* **RECORDS TO PROCESS**

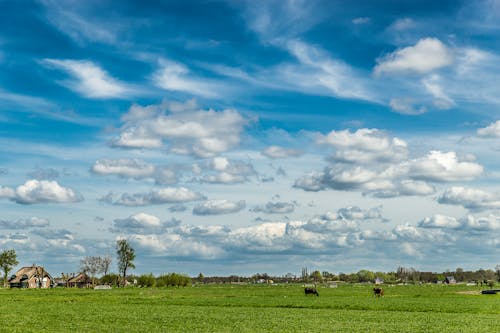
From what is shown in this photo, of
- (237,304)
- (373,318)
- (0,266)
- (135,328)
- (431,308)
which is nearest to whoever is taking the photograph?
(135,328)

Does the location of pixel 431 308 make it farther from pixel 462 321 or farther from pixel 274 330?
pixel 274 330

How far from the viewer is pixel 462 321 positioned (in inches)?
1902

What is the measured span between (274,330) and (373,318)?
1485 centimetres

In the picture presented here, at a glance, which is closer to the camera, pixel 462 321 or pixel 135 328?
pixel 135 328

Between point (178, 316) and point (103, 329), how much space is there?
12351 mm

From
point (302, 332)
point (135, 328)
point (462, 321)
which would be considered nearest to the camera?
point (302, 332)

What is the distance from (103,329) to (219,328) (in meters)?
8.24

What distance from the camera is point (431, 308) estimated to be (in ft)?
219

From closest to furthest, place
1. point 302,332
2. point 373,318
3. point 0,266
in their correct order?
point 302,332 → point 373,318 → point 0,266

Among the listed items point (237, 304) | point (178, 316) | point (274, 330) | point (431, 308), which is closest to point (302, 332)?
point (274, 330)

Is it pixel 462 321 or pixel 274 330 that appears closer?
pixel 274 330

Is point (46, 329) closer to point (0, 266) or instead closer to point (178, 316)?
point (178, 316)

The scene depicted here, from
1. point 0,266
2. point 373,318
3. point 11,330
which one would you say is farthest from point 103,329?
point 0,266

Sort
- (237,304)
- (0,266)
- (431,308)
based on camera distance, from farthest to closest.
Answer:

* **REQUIREMENTS**
Update everything from the line that contains "In the picture" down to the end of the listing, putting "viewer" wherever "camera" appears and changing nothing else.

* **RESPONSE TO THIS EXERCISE**
In the picture presented here, at a glance, which is closer to the viewer, pixel 462 321 or pixel 135 328?
pixel 135 328

Between point (178, 316) and point (103, 329), how much space is there?
12351 mm

From
point (302, 332)
point (135, 328)
point (462, 321)
which would be considered nearest to the viewer?
point (302, 332)

What is the distance from (103,329) to (219,328) (in meters)?
8.24

What distance from the viewer is point (431, 308) estimated to be (in ft)?
219

From closest to furthest, place
1. point 302,332
2. point 373,318
3. point 0,266
in their correct order?
point 302,332 → point 373,318 → point 0,266

Among the listed items point (237, 304) | point (178, 316) | point (274, 330) | point (431, 308), which is closest to point (302, 332)?
point (274, 330)

Is it pixel 462 321 or pixel 274 330 that appears closer?
pixel 274 330

Is point (46, 329) closer to point (0, 266) or instead closer to point (178, 316)?
point (178, 316)

The scene depicted here, from
1. point 0,266
2. point 373,318
3. point 11,330
which one would you say is farthest from point 103,329?
point 0,266

Sort
- (237,304)
- (0,266)
- (431,308)
based on viewer distance, from farthest to closest.
Answer:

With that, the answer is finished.